### Selected extract
RFR: 8228622: [lworld] Ineffective codegeneration for flattened arrays checks causes large performance regression on List iteration

Wed Sep 11 14:38:39 UTC 2019

http://cr.openjdk.java.net/~roland/8228622/webrev.00/

In:

for (Integer i : list) {
}

i is loaded from an Object array so there's a flatten array check. It is
then casted to Integer. If the Integer cast doesn't fail, then the
flatten array check should not succeed. This change transforms:

if (array flattened) {
  res = new buffer;
  copyto(res);
} else {
}
if (!res instanceof Integer) {
  unc at checkcast
}

to

if (array flattened) {
  unc at aaload
}
if (!res instanceof Integer) {
  unc at checkcast
}

This is performed in several steps.

The type system carries a new attribute for TypeInstPtr:
flatten_array. It is set for the newly allocated buffer in the flat
array branch.

CmpPNode::Value now returns a constant for a type check where the
comparison is between a TypeInstPtr with flatten_array set to true and a
constant klass for which flatten_array can't be true.

That makes the CmpPNode for the Integer type check a candidate for split
if. Because the type check is (CmpP (LoadKlass (Phi ...))) special logic
is required to push the LoadKlass through Phi first.

### Data records
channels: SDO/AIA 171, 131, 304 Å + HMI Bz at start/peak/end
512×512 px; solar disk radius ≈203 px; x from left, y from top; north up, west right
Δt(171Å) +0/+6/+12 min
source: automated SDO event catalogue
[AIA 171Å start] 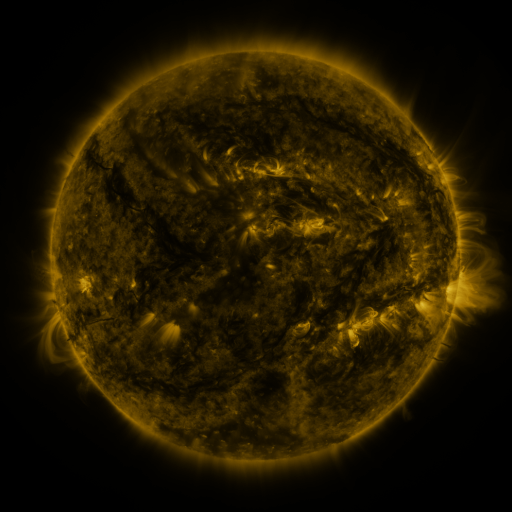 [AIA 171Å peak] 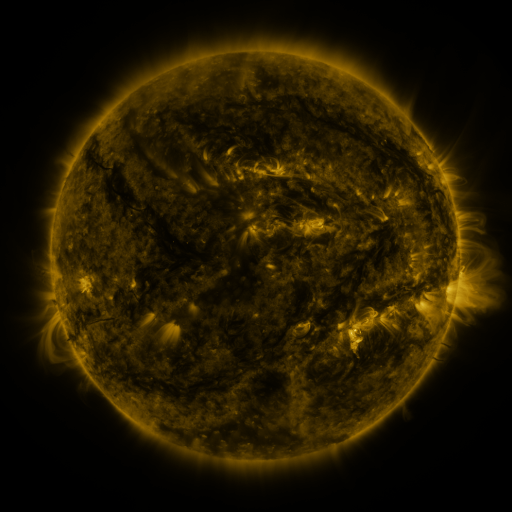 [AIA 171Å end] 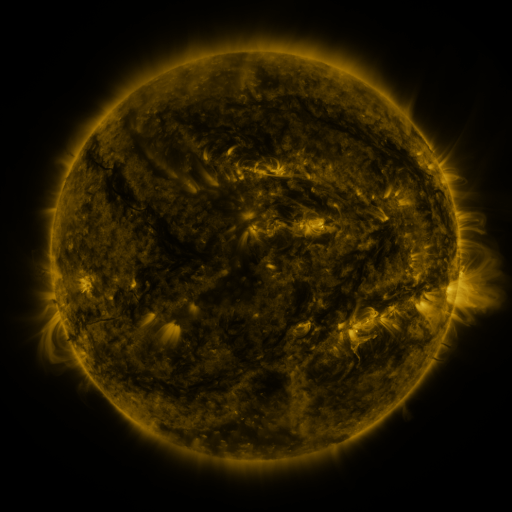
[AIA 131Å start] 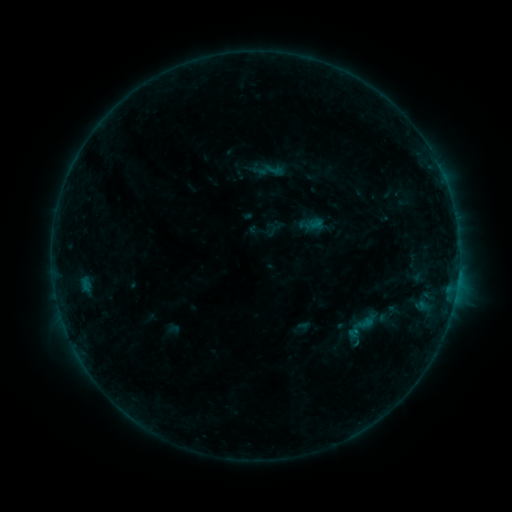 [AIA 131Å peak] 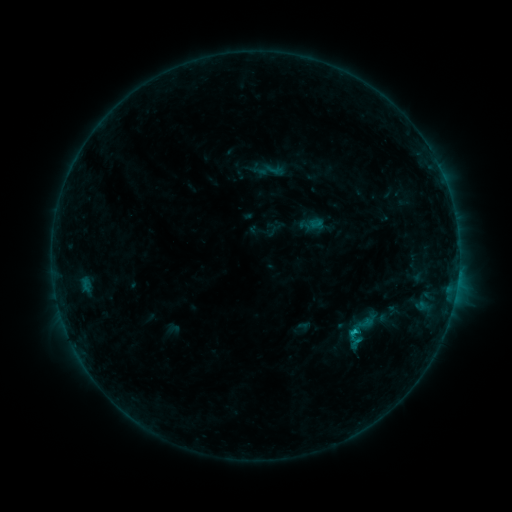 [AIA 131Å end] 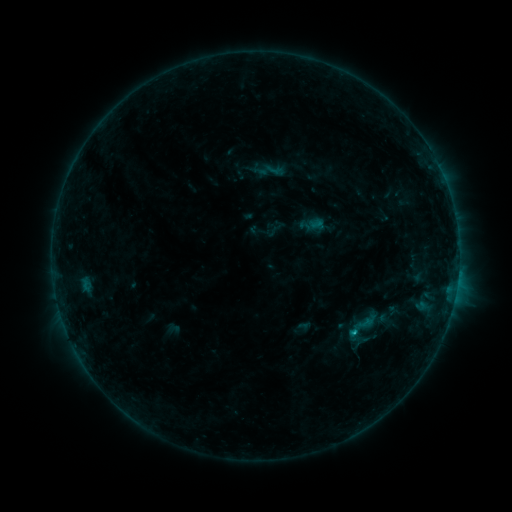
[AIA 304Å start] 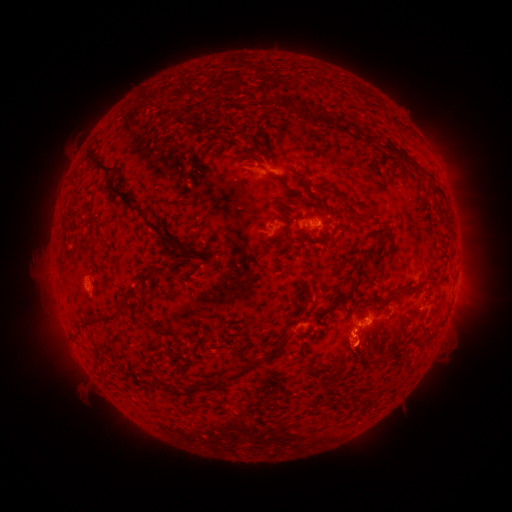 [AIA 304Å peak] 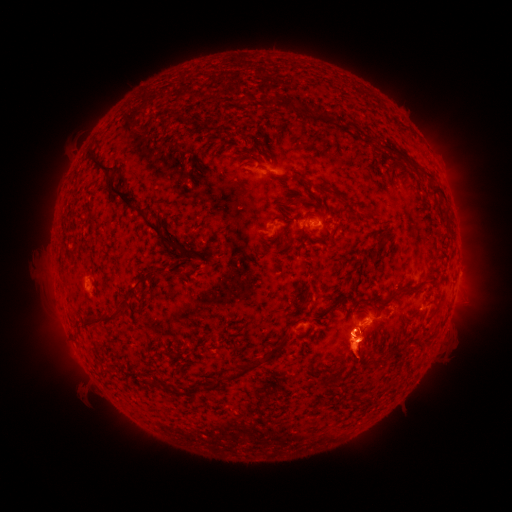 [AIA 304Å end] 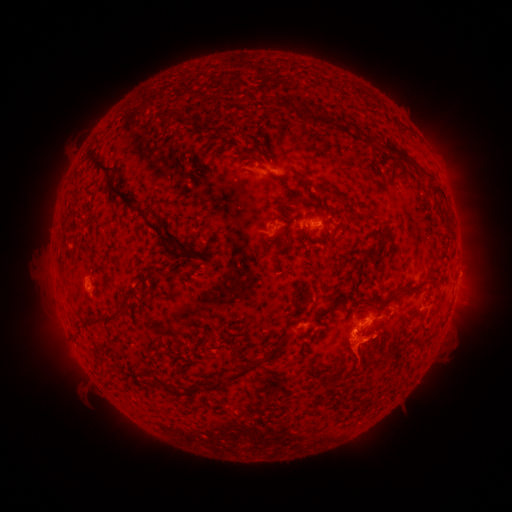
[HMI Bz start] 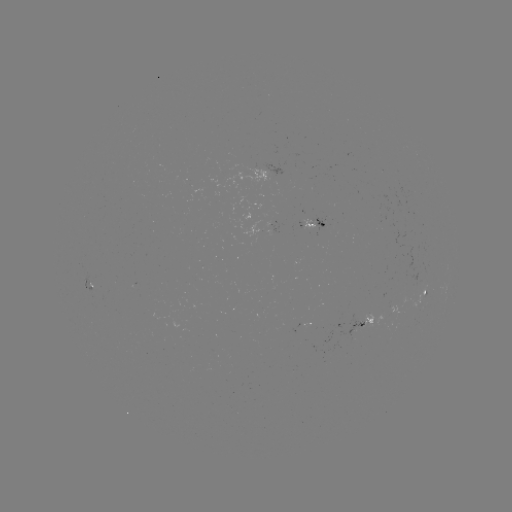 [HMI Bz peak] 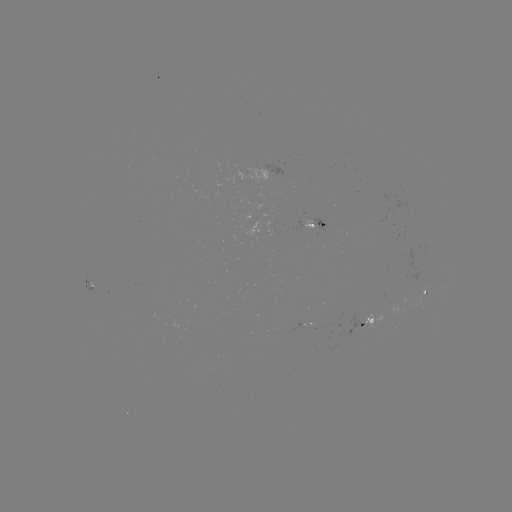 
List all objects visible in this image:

### Tasks to carry out
1. Please write out the part of the code review message that begins at the words "The type system" and stop after "through Phi first.".
2. Decide whether each statement agrees with the code review message. Answer yes or no and quote the deciding words.
(a) A new attribute named flatten_array is added for TypeInstPtr.
(b) The loop variable i is loaded from an Integer array.
(c) The change is carried out in a single step.
3. Proceed with the code review message from the point where it stops.

### Outputs for the tasks
1.
The type system carries a new attribute for TypeInstPtr:
flatten_array. It is set for the newly allocated buffer in the flat
array branch.

CmpPNode::Value now returns a constant for a type check where the
comparison is between a TypeInstPtr with flatten_array set to true and a
constant klass for which flatten_array can't be true.

That makes the CmpPNode for the Integer type check a candidate for split
if. Because the type check is (CmpP (LoadKlass (Phi ...))) special logic
is required to push the LoadKlass through Phi first.

2.
(a) Yes: "The type system carries a new attribute for TypeInstPtr: flatten_array."
(b) No: "i is loaded from an Object array so there's a flatten array check."
(c) No: "This is performed in several steps."

3.
After split if, we have:

if (array flattened) {
  res = new buffer;
  copyto(res);
  unc at checkast
}
if (!res instanceof Integer) {
  unc at checkcast
}

Now the buffer allocation and initialization is useless. So
CallStaticJavaNode::Ideal has logic to move the unc up to the allocation
and remove the allocation and initialization.

Finally this patch also implements flattened array checks using the
storage properties.

All together, performance with EnableValhalla on or off is identical for
2 of the 3 tests. In the 3rd one, the flattened array check can't be
hoisted and so performance is still ~10% behind with +EnableValhalla
which is still much better than what we currently get.

Roland.